» **QUESTIONS ON THE MATERIAL**:
**A)** Answer these questions about the excerpt on Entertainment Weekly's book reviews, one line each:
(i) Which publisher released Are You My Mother?: A Comic Drama?
(ii) In which war did Frank Money serve?
(iii) What is the print length of Home?
**B)** Continue the excerpt on Entertainment Weekly's book reviews from where it stops.

START EXCERPT

A Week of Entertainment: Kindle Books Reviewed in Entertainment Weekly's May 4th Issue

Each week Entertainment Weekly reviews a small selection of popular new books. Titles available for the Kindle reviewed in the May 4th issue include:

Are You My Mother?: A Comic Drama, by Alison Bechdel. Houghton Mifflin Harcourt, 2012. Print length: 304 p. Available only for the Kindle Fire and Kindle for Android. GRAPHIC MEMOIR. EW's slant: "The flaw of most memoirs is that the author, whether because of a lack of skill or maturity or humor, gets lost in a tunnel. Bechdel's triumph is not just that she's emerged from her tunnel, with weary but clear eyes, but that she's brought her mother with her." - Karen Valby. Amazon customer rating: 4 1/2 stars (4 reviews). Text-to-Speech: Disabled.

"Alison Bechdel’s Fun Home was a pop culture and literary phenomenon. Now, a second thrilling tale of filial sleuthery, this time about her mother: voracious reader, music lover, passionate amateur actor. Also a woman, unhappily married to a closeted gay man, whose artistic aspirations simmered under the surface of Bechdel's childhood...and who stopped touching or kissing her daughter good night, forever, when she was seven. Poignantly, hilariously, Bechdel embarks on a quest for answers concerning the mother-daughter gulf. It's a richly layered search that leads readers from the fascinating life and work of the iconic twentieth-century psychoanalyst Donald Winnicott, to one explosively illuminating Dr. Seuss illustration, to Bechdel’s own (serially monogamous) adult love life. And, finally, back to Mother..." - Publisher.

Home, by Toni Morrison. Knopf 2012. Print length: 164 p. NOVEL. EW's slant: "...a moving testament to taking responsibility for your own life - especially the parts you'd like to look away from" - Melissa Maerz. Amazon customer rating: none yet. Text-to-Speech: Enabled.

"An angry and self-loathing veteran of the Korean War, Frank Money finds himself back in racist America after enduring trauma on the front lines that left him with more than just physical scars. His home - and himself in it - may no longer be as he remembers it, but Frank is shocked out of his crippling apathy by the need to rescue his medically abused younger sister and take her back to the small Georgia town they come from, which he's hated all his life. As Frank revisits the memories from childhood and the war that leave him questioning his sense of self, he discovers a profound courage he thought he could never possess again." - Publisher.

END EXCERPT
START SUPPLIED ENTRIES

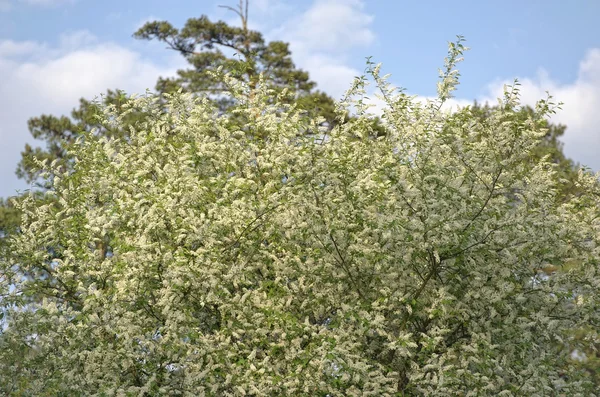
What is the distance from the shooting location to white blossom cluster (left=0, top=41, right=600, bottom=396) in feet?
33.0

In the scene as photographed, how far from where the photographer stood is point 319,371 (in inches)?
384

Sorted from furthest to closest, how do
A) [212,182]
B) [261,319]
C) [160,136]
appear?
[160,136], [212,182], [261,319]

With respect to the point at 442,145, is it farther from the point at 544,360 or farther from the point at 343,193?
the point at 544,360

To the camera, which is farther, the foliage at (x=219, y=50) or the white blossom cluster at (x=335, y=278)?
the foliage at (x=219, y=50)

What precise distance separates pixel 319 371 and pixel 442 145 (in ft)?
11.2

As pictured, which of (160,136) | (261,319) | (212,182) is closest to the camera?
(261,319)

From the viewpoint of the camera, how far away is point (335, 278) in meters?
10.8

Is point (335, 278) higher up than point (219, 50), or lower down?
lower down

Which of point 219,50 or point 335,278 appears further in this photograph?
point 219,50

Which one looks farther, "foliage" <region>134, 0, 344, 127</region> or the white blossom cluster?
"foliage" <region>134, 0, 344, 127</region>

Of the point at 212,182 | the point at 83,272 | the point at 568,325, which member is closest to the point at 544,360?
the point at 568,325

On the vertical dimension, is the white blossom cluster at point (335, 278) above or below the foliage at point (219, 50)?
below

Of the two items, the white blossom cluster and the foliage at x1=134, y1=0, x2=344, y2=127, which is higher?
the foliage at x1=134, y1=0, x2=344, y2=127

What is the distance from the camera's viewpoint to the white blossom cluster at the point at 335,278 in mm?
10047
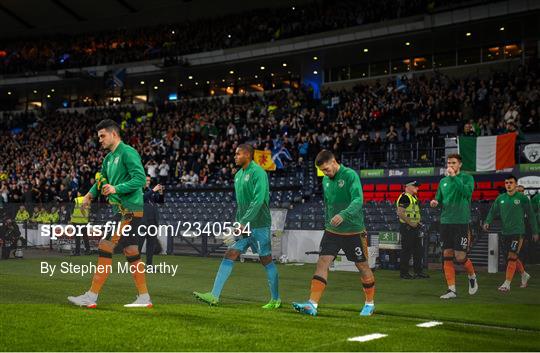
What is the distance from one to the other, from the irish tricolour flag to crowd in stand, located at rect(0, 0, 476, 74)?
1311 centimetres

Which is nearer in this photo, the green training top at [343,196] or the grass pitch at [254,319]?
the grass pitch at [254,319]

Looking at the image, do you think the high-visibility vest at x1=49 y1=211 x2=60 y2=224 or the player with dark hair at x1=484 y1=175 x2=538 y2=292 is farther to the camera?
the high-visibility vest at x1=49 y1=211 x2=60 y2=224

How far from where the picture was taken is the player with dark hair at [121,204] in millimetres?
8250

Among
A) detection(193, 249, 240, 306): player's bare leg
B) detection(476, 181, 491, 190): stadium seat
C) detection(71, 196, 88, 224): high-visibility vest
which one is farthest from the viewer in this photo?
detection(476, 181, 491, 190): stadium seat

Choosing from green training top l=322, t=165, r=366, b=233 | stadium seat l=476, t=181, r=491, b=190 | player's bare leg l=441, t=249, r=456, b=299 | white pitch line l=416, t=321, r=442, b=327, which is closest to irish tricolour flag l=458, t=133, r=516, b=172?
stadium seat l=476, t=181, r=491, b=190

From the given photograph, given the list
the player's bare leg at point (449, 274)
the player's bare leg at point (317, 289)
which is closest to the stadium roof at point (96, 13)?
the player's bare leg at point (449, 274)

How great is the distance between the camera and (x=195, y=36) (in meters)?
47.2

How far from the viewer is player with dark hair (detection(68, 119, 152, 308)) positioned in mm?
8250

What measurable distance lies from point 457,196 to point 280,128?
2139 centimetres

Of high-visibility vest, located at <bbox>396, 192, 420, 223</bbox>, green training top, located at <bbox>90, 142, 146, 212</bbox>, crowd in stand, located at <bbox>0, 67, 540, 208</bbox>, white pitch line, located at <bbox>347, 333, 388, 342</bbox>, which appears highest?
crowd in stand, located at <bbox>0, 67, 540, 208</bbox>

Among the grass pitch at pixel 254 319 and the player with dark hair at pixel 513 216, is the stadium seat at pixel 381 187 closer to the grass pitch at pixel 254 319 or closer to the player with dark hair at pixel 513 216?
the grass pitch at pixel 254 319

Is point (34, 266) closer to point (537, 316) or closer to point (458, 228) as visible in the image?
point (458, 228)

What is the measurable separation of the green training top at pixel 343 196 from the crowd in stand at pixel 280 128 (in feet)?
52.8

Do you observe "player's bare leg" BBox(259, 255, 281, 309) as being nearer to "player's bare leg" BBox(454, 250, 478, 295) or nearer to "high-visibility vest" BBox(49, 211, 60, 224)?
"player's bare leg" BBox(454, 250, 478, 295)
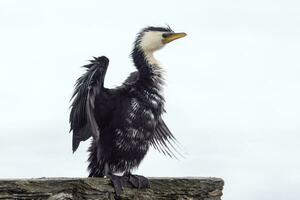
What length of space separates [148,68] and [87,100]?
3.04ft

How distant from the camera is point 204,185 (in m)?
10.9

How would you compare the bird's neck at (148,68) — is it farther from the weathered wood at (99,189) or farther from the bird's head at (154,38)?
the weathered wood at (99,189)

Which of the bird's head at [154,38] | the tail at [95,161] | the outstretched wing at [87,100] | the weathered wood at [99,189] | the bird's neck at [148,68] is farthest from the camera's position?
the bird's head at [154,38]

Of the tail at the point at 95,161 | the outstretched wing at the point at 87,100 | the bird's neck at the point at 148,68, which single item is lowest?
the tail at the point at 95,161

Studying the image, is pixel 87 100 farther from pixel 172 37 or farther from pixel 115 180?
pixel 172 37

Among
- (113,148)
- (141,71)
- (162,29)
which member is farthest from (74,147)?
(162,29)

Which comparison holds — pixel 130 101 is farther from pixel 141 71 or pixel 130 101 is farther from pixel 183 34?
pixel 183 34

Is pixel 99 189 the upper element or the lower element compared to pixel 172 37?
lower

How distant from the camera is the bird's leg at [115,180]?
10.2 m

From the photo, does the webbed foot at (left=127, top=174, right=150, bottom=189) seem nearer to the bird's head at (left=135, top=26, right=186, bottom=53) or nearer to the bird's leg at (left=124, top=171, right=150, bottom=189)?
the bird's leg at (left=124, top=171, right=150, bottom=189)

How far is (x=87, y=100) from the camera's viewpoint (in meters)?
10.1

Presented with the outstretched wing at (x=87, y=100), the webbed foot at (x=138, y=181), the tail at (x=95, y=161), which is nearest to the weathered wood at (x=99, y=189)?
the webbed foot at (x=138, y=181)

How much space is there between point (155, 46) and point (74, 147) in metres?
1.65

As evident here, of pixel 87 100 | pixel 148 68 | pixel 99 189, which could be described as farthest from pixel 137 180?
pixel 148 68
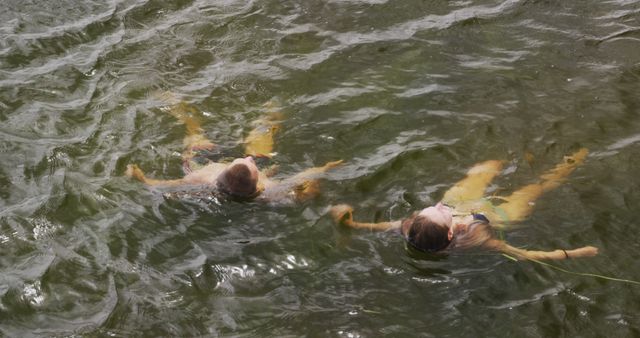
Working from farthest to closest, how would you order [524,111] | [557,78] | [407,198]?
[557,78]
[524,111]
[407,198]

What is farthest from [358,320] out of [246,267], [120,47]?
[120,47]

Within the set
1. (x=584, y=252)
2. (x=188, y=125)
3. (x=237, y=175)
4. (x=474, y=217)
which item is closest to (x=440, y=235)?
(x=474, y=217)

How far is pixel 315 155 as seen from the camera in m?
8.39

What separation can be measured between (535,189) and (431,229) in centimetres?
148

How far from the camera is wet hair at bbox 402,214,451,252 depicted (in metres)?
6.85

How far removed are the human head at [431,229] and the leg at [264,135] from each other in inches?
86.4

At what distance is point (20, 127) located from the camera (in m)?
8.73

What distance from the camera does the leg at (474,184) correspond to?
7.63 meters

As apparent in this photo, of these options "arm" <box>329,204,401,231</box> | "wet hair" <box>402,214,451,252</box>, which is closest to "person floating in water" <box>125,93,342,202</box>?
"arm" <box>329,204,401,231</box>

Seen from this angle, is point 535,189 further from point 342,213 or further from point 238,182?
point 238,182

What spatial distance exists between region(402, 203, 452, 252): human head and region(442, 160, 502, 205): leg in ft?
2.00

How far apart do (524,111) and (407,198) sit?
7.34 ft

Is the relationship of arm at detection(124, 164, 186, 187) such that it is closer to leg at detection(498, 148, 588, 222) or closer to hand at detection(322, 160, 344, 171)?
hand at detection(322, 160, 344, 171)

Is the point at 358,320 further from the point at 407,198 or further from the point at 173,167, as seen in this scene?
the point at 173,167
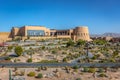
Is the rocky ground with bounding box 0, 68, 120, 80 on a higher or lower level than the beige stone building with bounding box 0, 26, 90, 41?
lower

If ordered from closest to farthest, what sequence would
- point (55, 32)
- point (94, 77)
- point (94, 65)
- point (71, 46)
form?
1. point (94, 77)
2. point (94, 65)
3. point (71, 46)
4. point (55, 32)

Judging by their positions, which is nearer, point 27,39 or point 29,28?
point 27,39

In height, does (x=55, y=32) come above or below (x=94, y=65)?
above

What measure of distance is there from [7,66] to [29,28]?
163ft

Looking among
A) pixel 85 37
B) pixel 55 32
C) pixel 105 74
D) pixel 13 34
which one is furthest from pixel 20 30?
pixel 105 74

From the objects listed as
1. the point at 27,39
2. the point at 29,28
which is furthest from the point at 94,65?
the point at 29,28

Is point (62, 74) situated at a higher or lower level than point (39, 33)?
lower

END SUPPLIED ENTRIES
START SUPPLIED ENTRIES

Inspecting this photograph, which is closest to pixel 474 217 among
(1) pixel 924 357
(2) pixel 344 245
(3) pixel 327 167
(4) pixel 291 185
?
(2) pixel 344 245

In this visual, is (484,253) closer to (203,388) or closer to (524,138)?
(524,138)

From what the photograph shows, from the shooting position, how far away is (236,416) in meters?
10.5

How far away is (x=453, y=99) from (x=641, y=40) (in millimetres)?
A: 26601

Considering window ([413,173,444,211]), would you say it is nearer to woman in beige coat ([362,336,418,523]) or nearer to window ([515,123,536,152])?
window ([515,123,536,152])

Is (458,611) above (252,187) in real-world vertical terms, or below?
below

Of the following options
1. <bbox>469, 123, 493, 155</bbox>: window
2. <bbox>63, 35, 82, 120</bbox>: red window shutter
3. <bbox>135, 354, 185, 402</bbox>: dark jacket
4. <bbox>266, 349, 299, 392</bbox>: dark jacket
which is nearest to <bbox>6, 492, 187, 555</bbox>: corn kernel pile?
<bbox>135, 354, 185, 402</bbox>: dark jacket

END SUPPLIED ENTRIES

» **RESPONSES**:
**A)**
(i) Houghton Mifflin Harcourt
(ii) The Korean War
(iii) 164 pages

**B)**
The Passage of Power (The Years of Lyndon Johnson), by Robert A. Caro. Knopf, 2012. Print length: 736 p. BIOGRAPHY. EW's slant: "...an addictive read, written in glorious prose that suggests the world's most diligent beat reporter channeling William Faulkner." - Darren Franich. Amazon customer rating: 3 1/2 stars (11 reviews). Text-to-Speech: Enabled. This is book four in the author's series The Years of Lyndon Johnson. The first three volumes - all available in Kindle editions - are The Path to Power (1982), Means of Ascent (1990), Master of the Senate (2002).

"...follows Lyndon Johnson through both the most frustrating and the most triumphant periods of his career - 1958 to 1964. It is a time that would see him trade the extraordinary power he had created for himself as Senate Majority Leader for what became the wretched powerlessness of a Vice President in an administration that disdained and distrusted him. Yet it was, as well, the time in which the presidency, the goal he had always pursued, would be thrust upon him in the moment it took an assassin’s bullet to reach its mark. For the first time, in Caro’s breathtakingly vivid narrative, we see the Kennedy assassination through Lyndon Johnson’s eyes. We watch Johnson step into the presidency, inheriting a staff fiercely loyal to his slain predecessor; a Congress determined to retain its power over the executive branch; and a nation in shock and mourning. We see how within weeks—grasping the reins of the presidency with supreme mastery - he propels through Congress essential legislation that at the time of Kennedy’s death seemed hopelessly logjammed and seizes on a dormant Kennedy program to create the revolutionary War on Poverty. Caro makes clear how the political genius with which Johnson had ruled the Senate now enabled him to make the presidency wholly his own." - Publisher.

A Land More Kind Than Home, by Wiley Cash. William Morrow, 2012. Print length: 320 p. NOVEL. EW's slant: "...absorbing Southern-fried tale..." - Thom Geier. Amazon customer rating: 4 1/2 stars (37 reviews). Text-to-Speech: Enabled.


"For a curious boy like Jess Hall, growing up in Marshall means trouble when your mother catches you spying on grown-ups. Adventurous and precocious, Jess is enormously protective of his older brother, Christopher, a mute whom everyone calls Stump. Though their mother has warned them not to snoop, Stump can't help sneaking a look at something he's not supposed to - an act that will have catastrophic repercussions, shattering both his world and Jess's...A Land More Kind Than Home is a haunting tale of courage in the face of cruelty and the power of love to overcome the darkness that lives in us all." - Publisher.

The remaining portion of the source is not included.